Pulmonary Vascular Research Institute: Business Plan for the future.
Principal Investigator: Martin Wilkins, M.D., Imperial College
Summary of the proposal
The Pulmonary Vascular Research Institute (PVRI) was established in 2007 by academics as an independent medical association devoted to increasing awareness and knowledge of pulmonary vascular diseases, and to facilitating advances in the treatment of affected people worldwide. It is a non-profit international medical organization and its activities focus on the traditional triad of research, education, and clinical care related to pulmonary vascular disease and heart failure, with an emphasis on countries with healthcare disparities. The PVRI faculty has grown to a global network of over 600 members on 6 continents. All are volunteers with academic careers in pulmonary vascular medicine and related fields. Their combined expertise allows them to collaborate at a level that no single academic institution could accomplish.
The PVRI holds its international scientific sessions each year (in successive years, Spain, Mexico, Portugal, Panama, South Africa and Turkey) as well as supporting local meetings arranged by others (India, Middle East and North Africa, Brazil and, China), where experts from PVRI attend and provide research seminars and teaching sessions. Research and educational material are collated and provided through a web site (www.pvri.info), curated by junior fellows from each region. Funding to support the overseas training of scientists and physicians from underdeveloped countries and support for pilot research projects in those countries are also used to deliver its mission.
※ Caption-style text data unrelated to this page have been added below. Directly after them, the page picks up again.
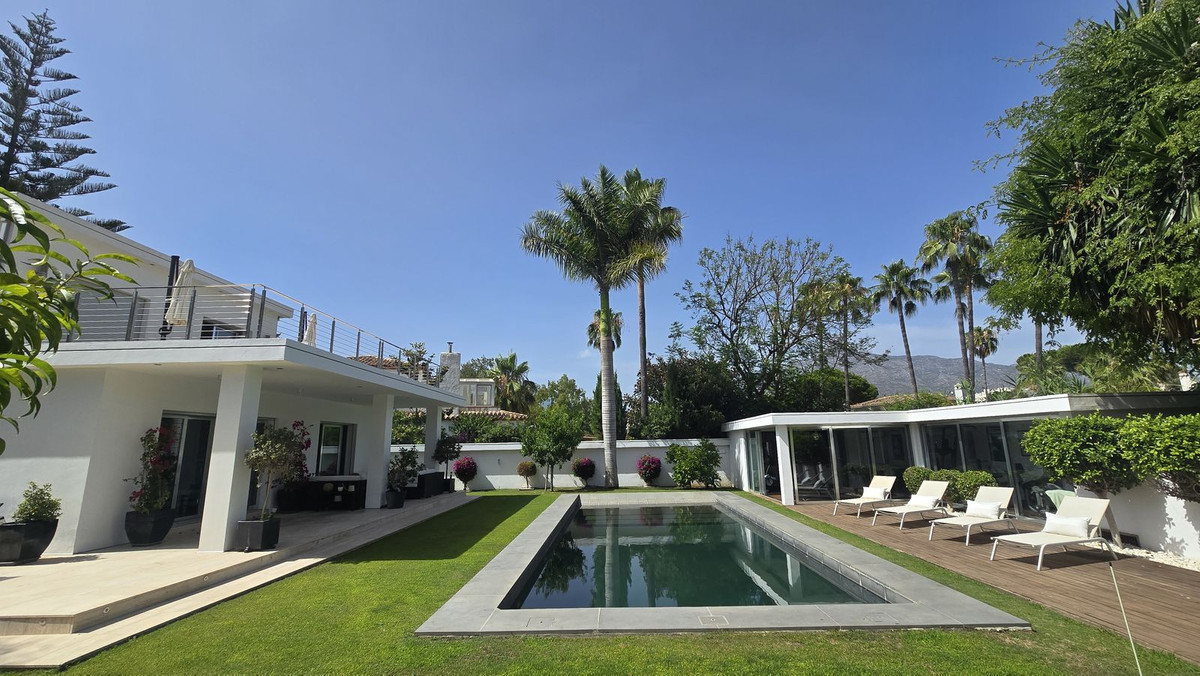 Huis te koop in Nueva Andalucía | 5 slaapkamers H5421925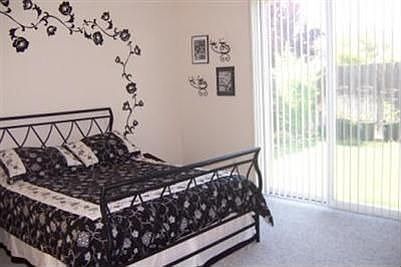 5th image of 943 Ann Marie Ct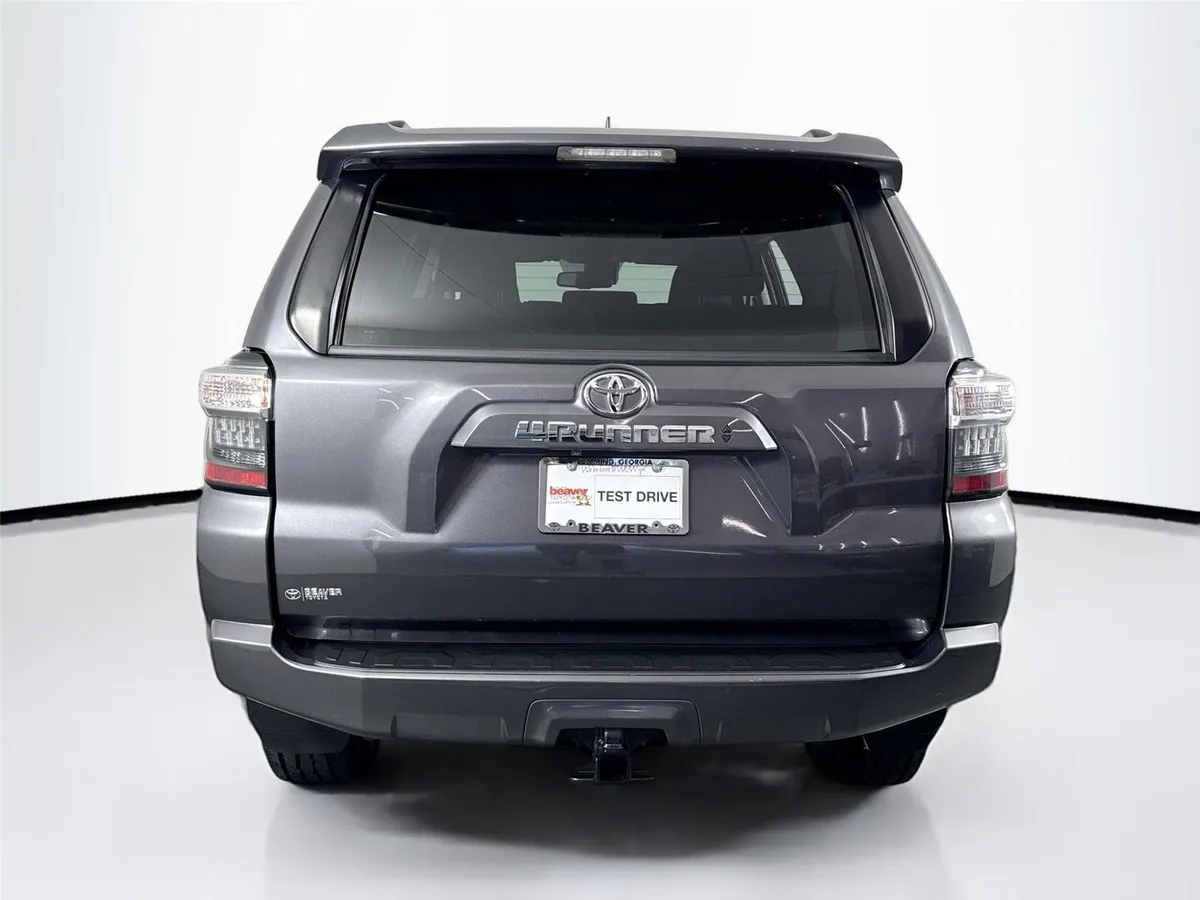 2021 Toyota 4Runner SR5 thumbnail 10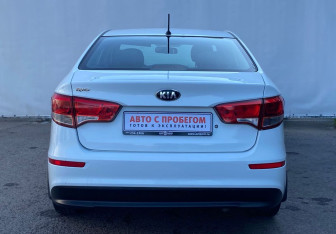 Подержанный автомобиль Kia Rio Sedan 2016 года (6 фото)
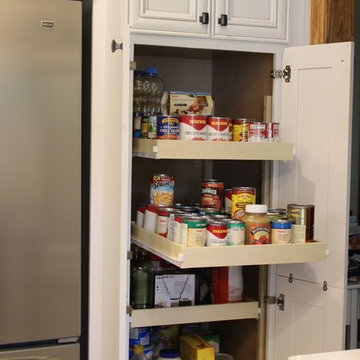 Bettendorf, IA- The Perfect Greige Kitchen Palette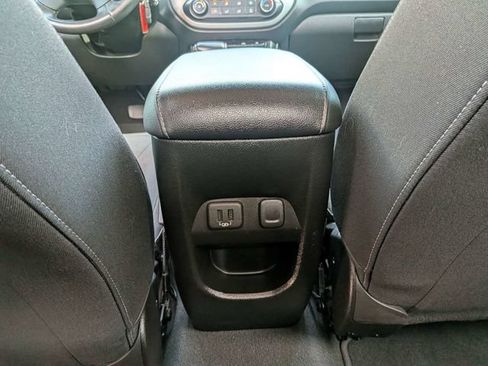 Used 2021 Chevrolet Colorado LT w/ LT Convenience Package RWD image 16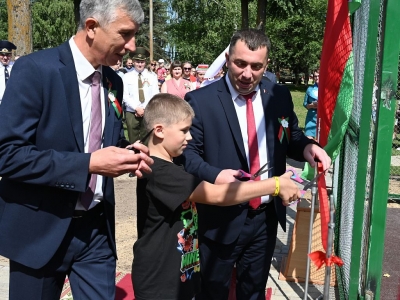 Фотофакт: В День Независимости Республики Беларусь для юных хотимчан открылись детские площадки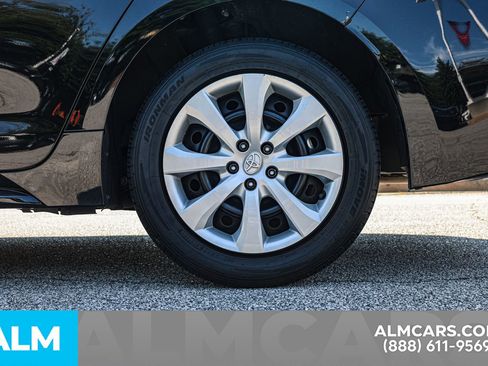 Used 2023 Toyota Corolla LE image 18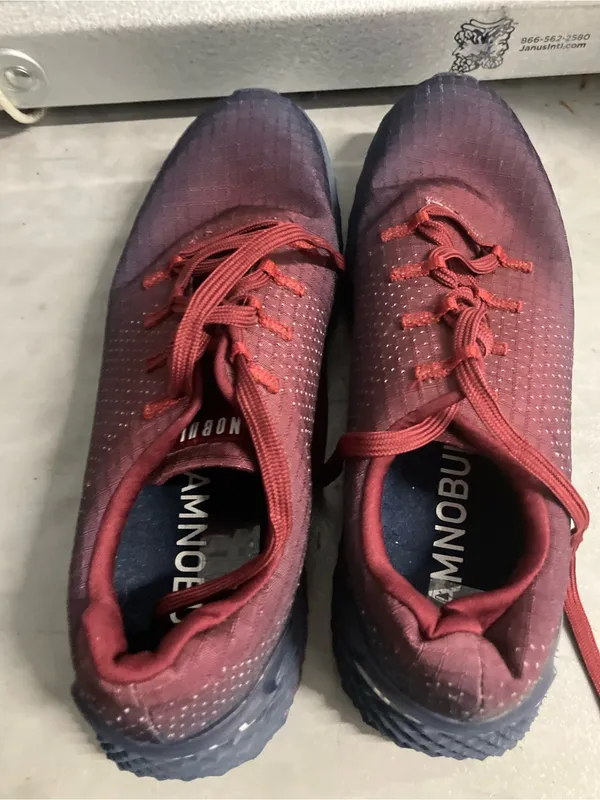 NOBULL Gradient collection running sneakers BARLEY USED - Image 4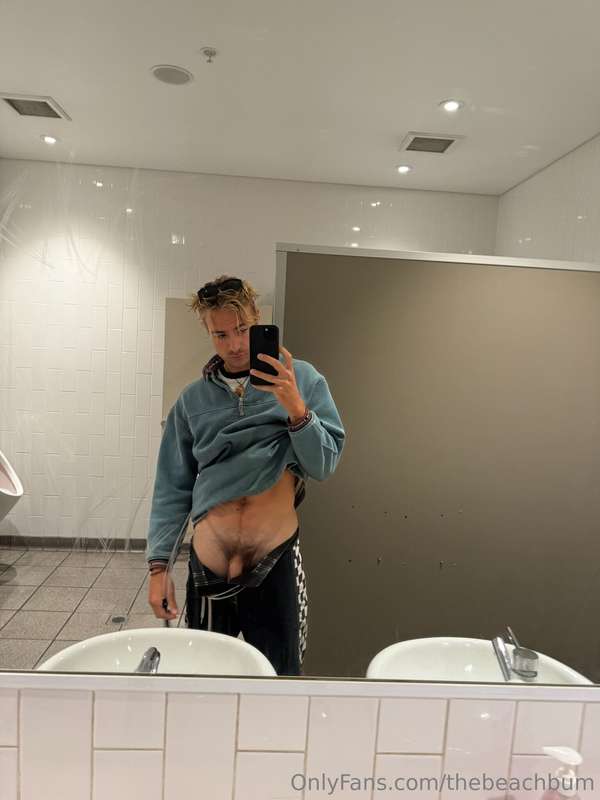 I can’t help it but the gym turns me onnnn haha anyone else?..
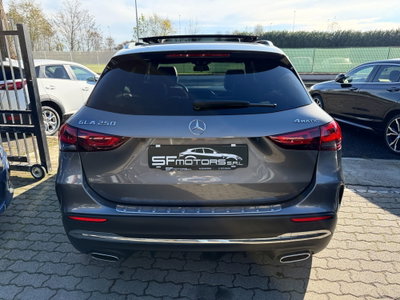 Mercedes-Benz GLA SUV 250 Automatic 4Matic Premium (5)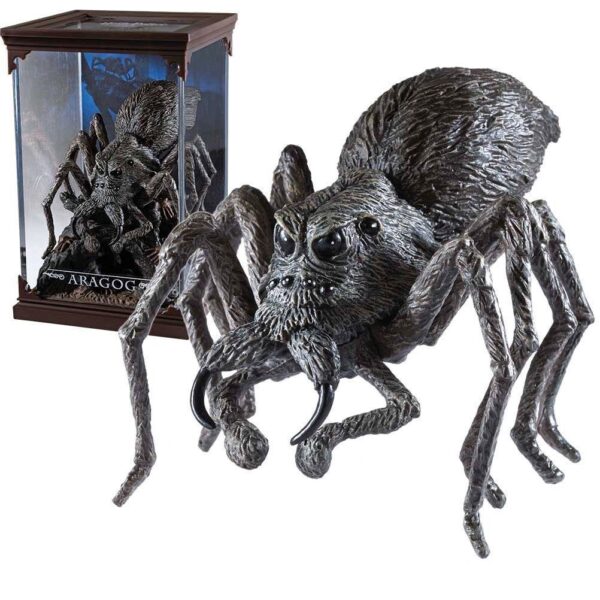 Harry Potter Magical Creature Statue 16 - Aragog in een doorzichtige vitrine, gedetailleerde spin uit de Forbidden Forest.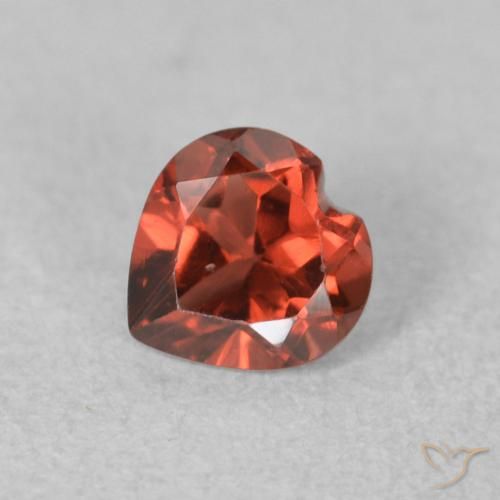 0.64ct Naturel Rouge moyen Grenat pyrope, Cœur, VS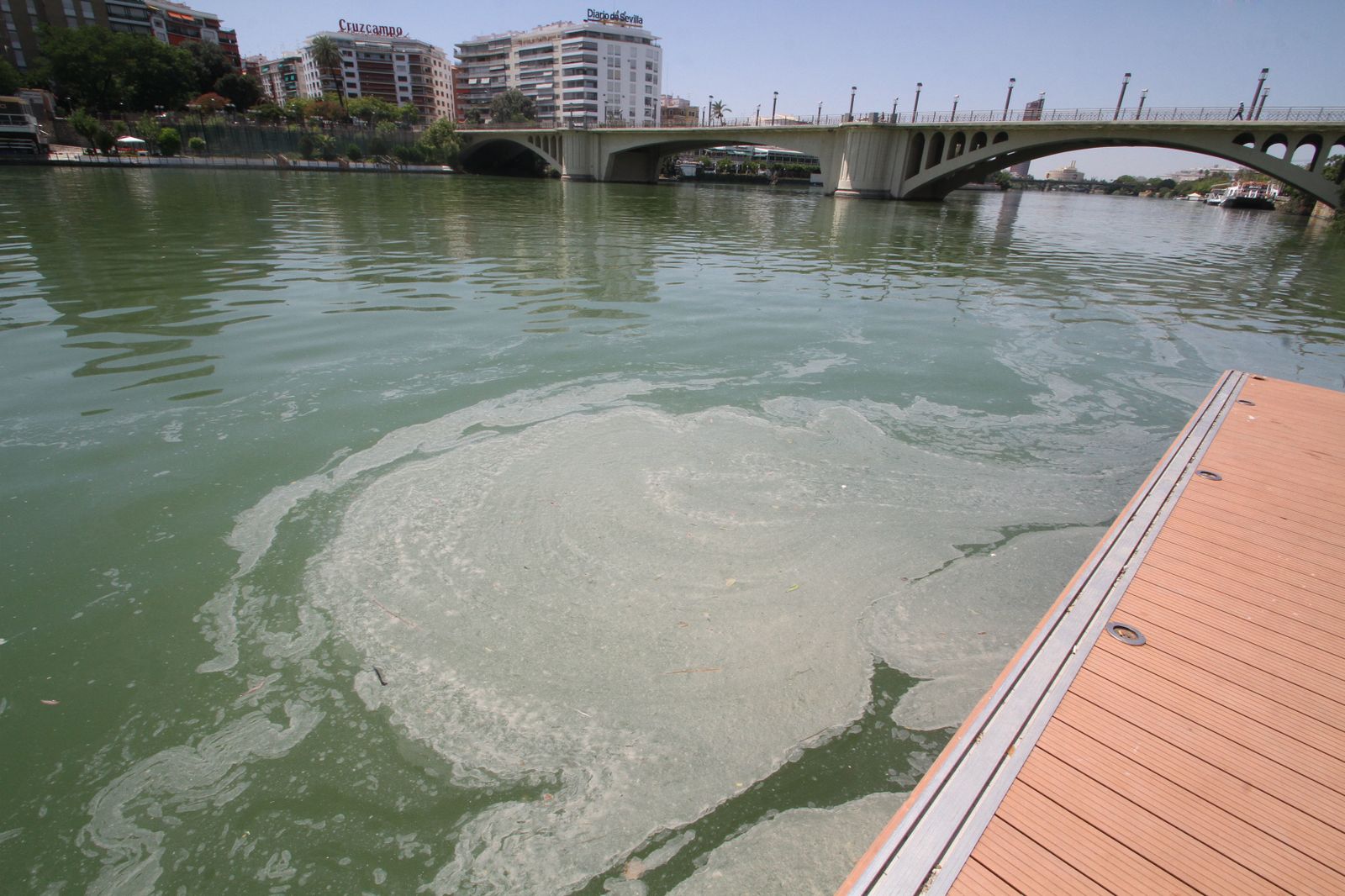 Mancha de aceite en el Guadalquivir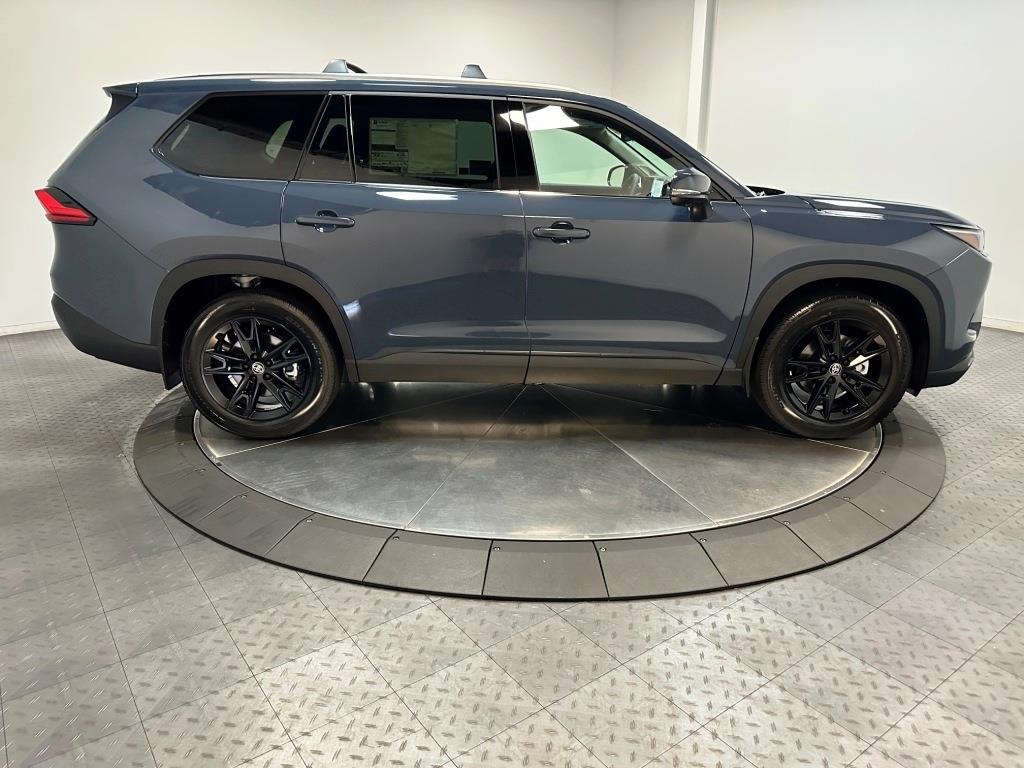 2024 Toyota Grand Highlander Platinum 9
The PVRI has had success in several areas in its 6 years of existence. Some notable examples are:
- Research Projects: Schistosomiasis
- Establishing a journal, Pulmonary Circulation
- Classification of pulmonary vascular disease for the pediatric age group
- Pulmonary Hypertension Academic Research Consortium (PH-ARC) : a think tank comprising input from academia, pharma and regulatory bodies
The Business Plan will allow the PVRI to establish new initiatives while increasing revenues from its activities to establish financial independence and stability.